In general, insufficient studies show medical management to be as effective as surgical management for AOCS. In patients in whom immediate surgical decompression is not indicated or in those in whom surgical decompression has been delayed, it is reasonable to trial conservative management in addition to repeat eye examinations (eg, acuity, IOP). [5, 27]



Emergent ophthalmologic consultation is required whenever an acute orbital compartment syndrome diagnosis is entertained. If necessary, transfer for specialty consultation and/or further workup (including CT scanning or MRI) is indicated once the patient is stabilized and after elevated IOP is treated.

Emergent oromaxillary facial surgery consultation is required if the etiology is postsurgical. In addition, an oral and maxillofacial surgeon (OMFS) should be consulted when hemorrhage is suspected within the optic canal or optic nerve sheath.

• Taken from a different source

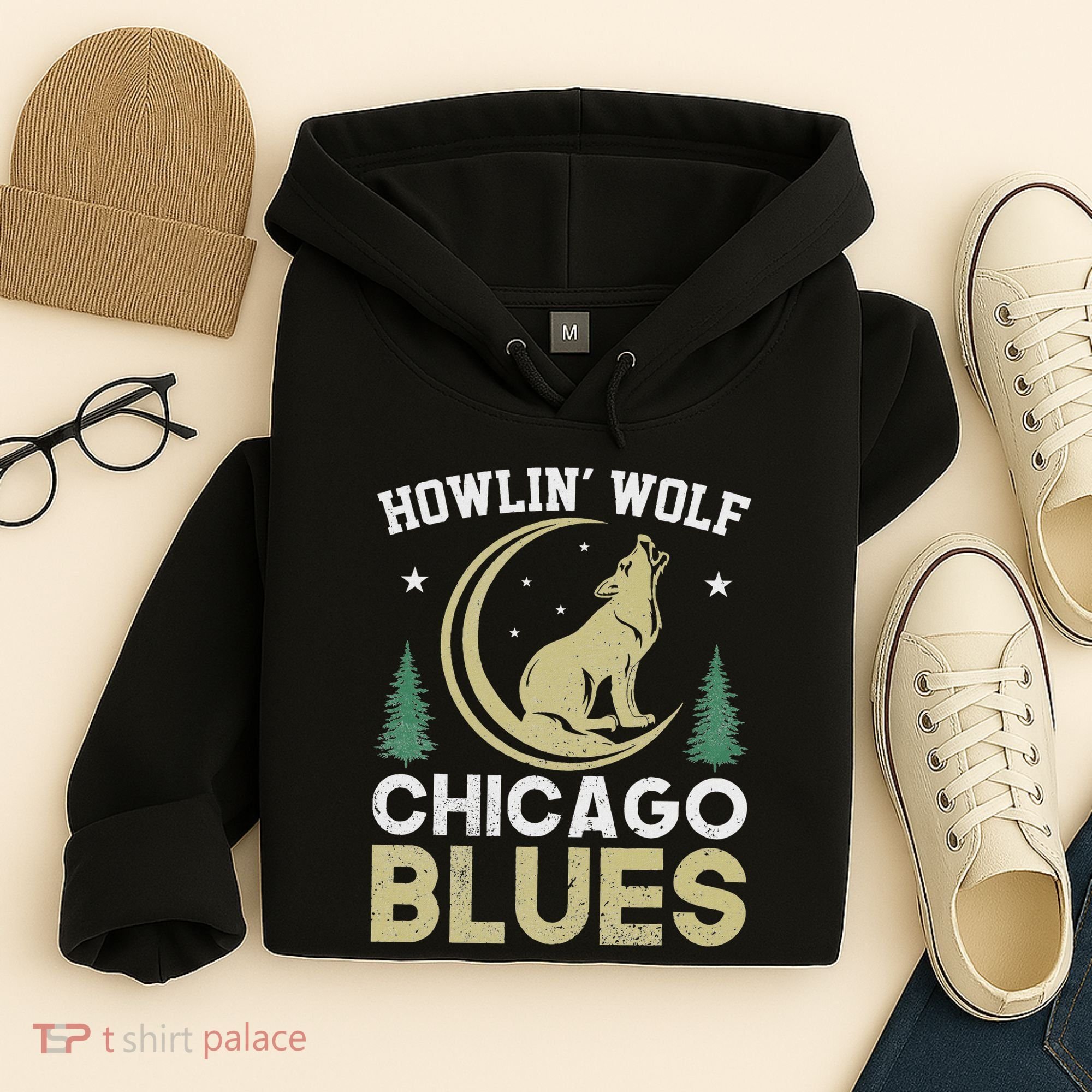 Howlin Wolf Chicago Blues Hoodie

Among inexperienced providers who perform lateral canthotomy with cantholysis, the most common pitfall is incomplete canthal release. This is often a consequence of incompletely exposing the tendon during initial lateral dissection.

Most incisions heal on their own, while some require delayed closure (2-3 days). [26] Iatrogenic complications are rare and can be managed less emergently; they include infection, cosmetic deformity, and functional impairment. [2] If performed with instruments parallel to the surface of the globe with good retraction, injury to the globe or extraocular muscles is exceptionally uncommon.